My lady crushed the letter fiercely in her hand, and flung it from her into the flames.

"If he stood before me now, and I could kill him," she muttered in a strange, inward whisper, "I would do it--I would do it!" She snatched up the lamp and rushed into the adjoining room. She shut the door behind her. She could not endure any witness of her horrible despair--she could endure nothing, neither herself nor her surroundings.

The door between my lady's dressing-room and the bed-chamber in which Sir Michael lay, had been left open. The baronet slept peacefully, his noble face plainly visible in the subdued lamplight. His breathing was low and regular, his lips curved into a half smile--a smile of tender happiness which he often wore when he looked at his beautiful wife, the smile of an all-indulgent father, who looks admiringly at his favorite child.

Some touch of womanly feeling, some sentiment of compassion softened Lady Audley's glance as it fell upon that noble, reposing figure. For a moment the horrible egotism of her own misery yielded to her pitying tenderness for another. It was perhaps only a semi-selfish tenderness after all, in which pity for herself was as powerful as pity for her husband; but for once in a way, her thoughts ran out of the narrow groove of her own terrors and her own troubles to dwell with prophetic grief upon the coming sorrows of another.

"If they make him believe, how wretched he will be," she thought. But intermingled with that thought there was another--there was the thought of her lovely face, her bewitching manner, her arch smile, her low, musical laugh, which was like a peal of silvery bells ringing across a broad expanse of flat meadow-land and a rippling river in the misty summer evening. She thought of all these things with a transient thrill of triumph, which was stronger even than her terror.
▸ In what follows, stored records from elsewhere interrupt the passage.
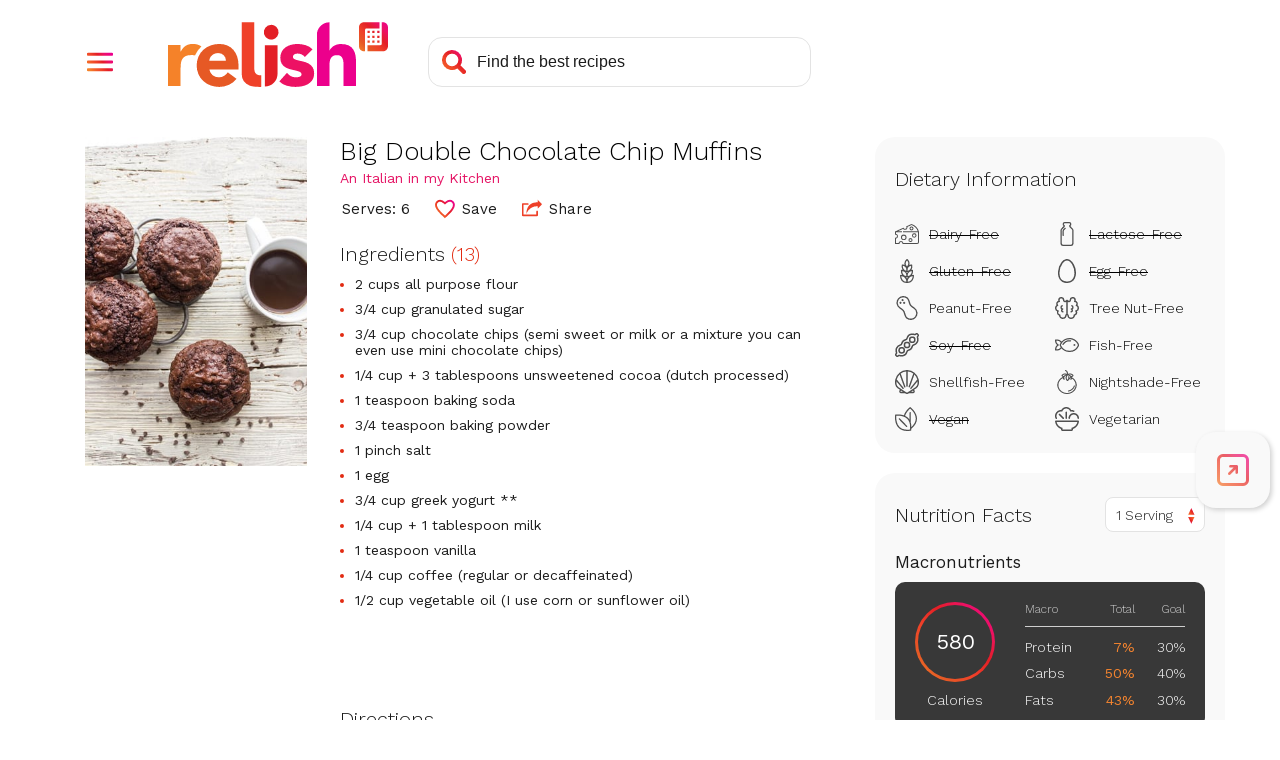

--- FILE ---
content_type: text/html; charset=utf-8
request_url: https://www.google.com/recaptcha/api2/aframe
body_size: 256
content:
<!DOCTYPE HTML><html><head><meta http-equiv="content-type" content="text/html; charset=UTF-8"></head><body><script nonce="mtC5nRI3tVnFpcqOoD1ciQ">/** Anti-fraud and anti-abuse applications only. See google.com/recaptcha */ try{var clients={'sodar':'https://pagead2.googlesyndication.com/pagead/sodar?'};window.addEventListener("message",function(a){try{if(a.source===window.parent){var b=JSON.parse(a.data);var c=clients[b['id']];if(c){var d=document.createElement('img');d.src=c+b['params']+'&rc='+(localStorage.getItem("rc::a")?sessionStorage.getItem("rc::b"):"");window.document.body.appendChild(d);sessionStorage.setItem("rc::e",parseInt(sessionStorage.getItem("rc::e")||0)+1);localStorage.setItem("rc::h",'1768967808011');}}}catch(b){}});window.parent.postMessage("_grecaptcha_ready", "*");}catch(b){}</script></body></html>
If Sir Michael Audley lived to be a hundred years old, whatever he might learn to believe of her, however he might grow to despise her, would he ever be able to disassociate her from these attributes? No; a thousand times no. To the last hour of his life his memory would present her to him invested with the loveliness that had first won his enthusiastic admiration, his devoted affection. Her worst enemies could not rob her of that fairy dower which had been so fatal in its influence upon her frivolous mind.

She paced up and down the dressing-room in the silvery lamplight, pondering upon the strange letter which she had received from Robert Audley. She walked backward and forward in that monotonous wandering for some time before she was able to steady her thoughts--before she was able to bring the scattered forces of her narrow intellect to bear upon the one all-important subject of the threat contained in the barrister's letter.